The Association between the Circulating B-cell Activating Factor Serum Level and B-cell Chronic Lymphocytic Leukemia

Abstract

B-cell chronic lymphocytic leukemia (B-CLL) constitutes the most prevalent leukemia in Western countries,and it is an incurable disease characterized by extensive clinical heterogeneity despite a common diagnostic immunophenotype [small mature B cells display CD19+, CD20+, CD5+, CD23 markers]. Whether defects in the apoptotic pathway are frequently encountered in a variety of cancers, B-CLL represents a paradigm of the tumors that arise as a consequence of alterations in the processes leading to programmed cell death Indeed, B-CLL cells display multiple intrinsic defects in their apoptotic machinery and dysregulated production of survival signals from their microenvironment.

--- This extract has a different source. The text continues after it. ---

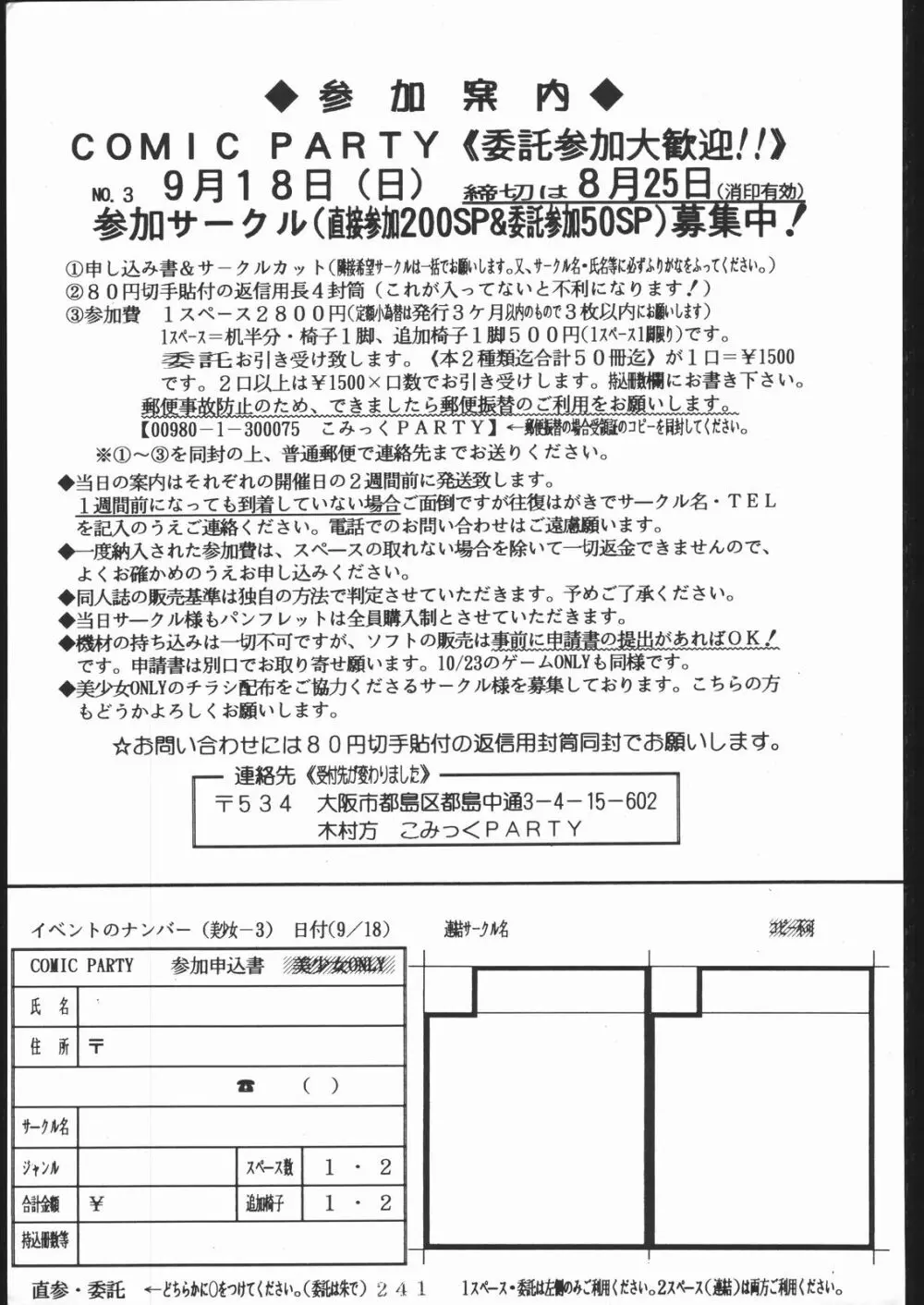 大岡Nan DemoｰR Page.240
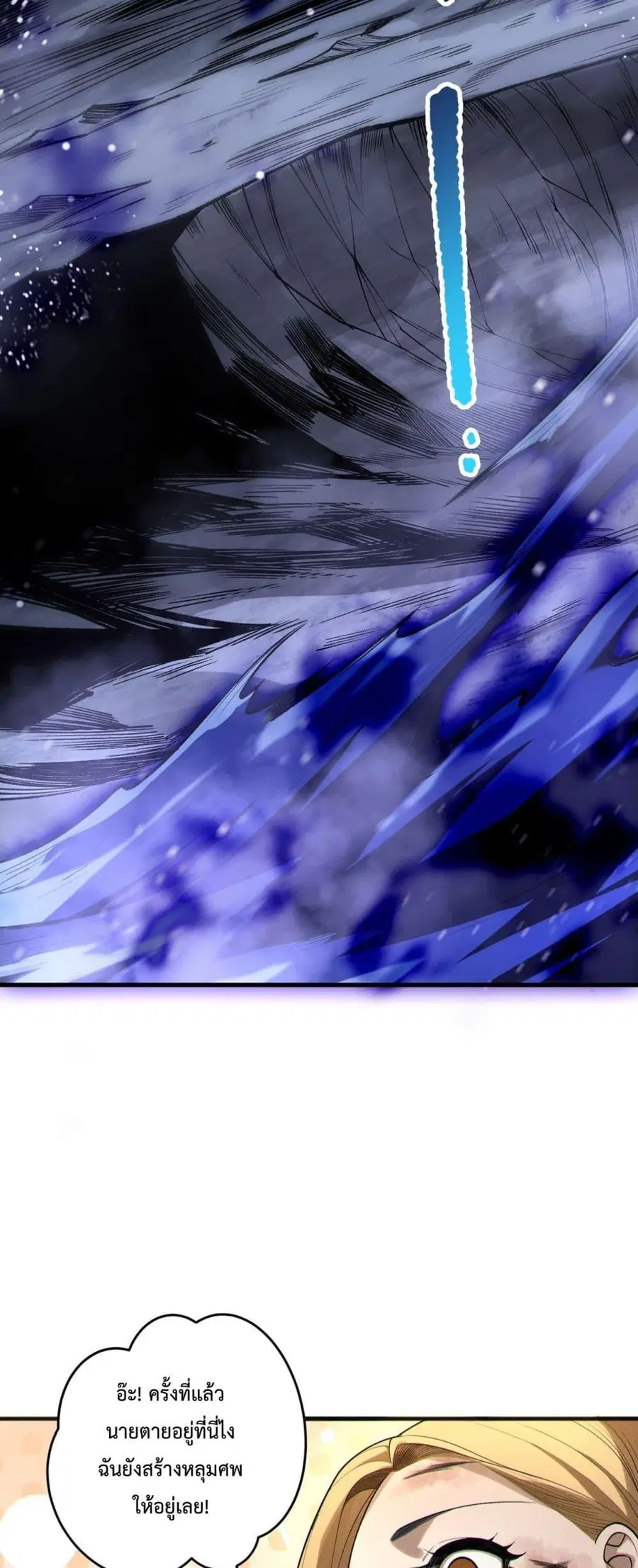 Necromancer King of The Scourge ตอนที่ 203 หน้า 41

Therefore, their accumulation mostly results from a deficient apoptosis rather than from an acute proliferation B-cell activating factor (BAFF) is a molecule that identified by sequence homology with the TNF superfamily members, also named BLyS (B-lymphocyte stimulator) because it induces B lymphocyte proliferation and immunoglobulin secretion. BAFF and its receptor play a key role in the survival and differentiation of B cells. They therefore provide not only a new insight into the development of autoreactive B cells, but also a paradigm to the interaction between survival, growth and death affecting all cells.

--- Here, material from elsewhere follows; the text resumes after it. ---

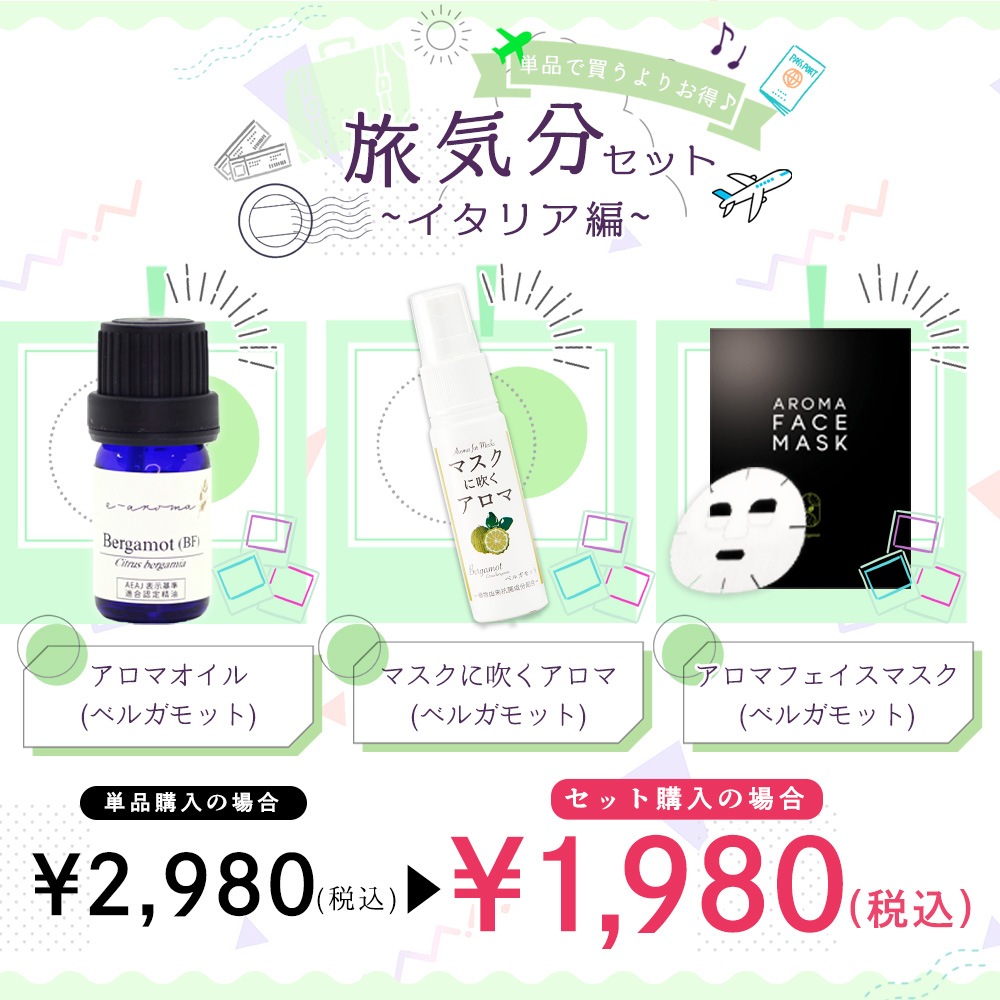 �������ޤǤ����ι�Ե�ʬ����<BR>ñ�ʤ��㤦��ꤪ��!<BR> ι��ʬ���å�~�����ꥢ��~<BR>�� �����ޥ�����(�٥륬��å�(BF)) / �ޥ����˿᤯������(�٥륬��å�) / �����ޥե������ޥ���(�٥륬��å�) ��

The aim of this work was to investigate the association between the circulating BAFF serum level and B-cell Chronic Lymphocytic Leukemia by ELISA technique. In the present study B-cell activating factor of the tumor necrosis factor family (BAFF) was measured in the serum of patients with B-cell chronic lymphocytic leukemia (B-CLL) and was correlated with clinical stages according to Binet clinical staging system. The study included 65 subjects that grouped into: group І: 25 patients diagnosed as B-cell chronic lymphocytic leukemia (B-CLL) who further classified according to Binet clinical staging system into three stages (A, B and C) and compared in there clinical features and laboratory investigation including BAFF values and group П: 40 healthy control subjects. BAFF concentrations were measured in serum of both groups using a commercially available enzyme-linked immuno-sorbent assay (ELISA) kit. The serum BAFF levels was significantly lower in the sera of B-CLL patients (211.56 ± 131.7pg/ml) compared to healthy controls (628 ± 152.6pg/ml) with (P<0.001). As regard correlation of BAFF values and laboratory data among patients there was significant positive correlation between BAFF values versus Hb level, platelet count and CD5(P = 0.004, 0.015 and 0.002 respectively). While there was significant inverse correlation between BAFF values versus TLC, BM infiltration and sIgM (P = 0.013, 0.008 and 0.033 respectively). Furthermore, we found that BAFF level was significant lower in stage C than stage B and A, as mean± SD was (127.18 ±83.08, 256.5 ± 125.5 and 331.2 ± 128.47 pg/ml respectively) with P = 0.006, indicating that BAFF level decreases with advanced stages of B-CLL. In order to predict B-CLL, the (ROC) curve was performed and identified that 425 pg/ml was the best cut off value of serum BAFF level with sensitivity 96% and specificity 92.5%, so when its level below or equal 425 pg/ml we can predict B-CLL cases while if above 425 pg/ml we can rule out the disease. From our study, BAFF is considered a valid predictive marker for B-CLL cases.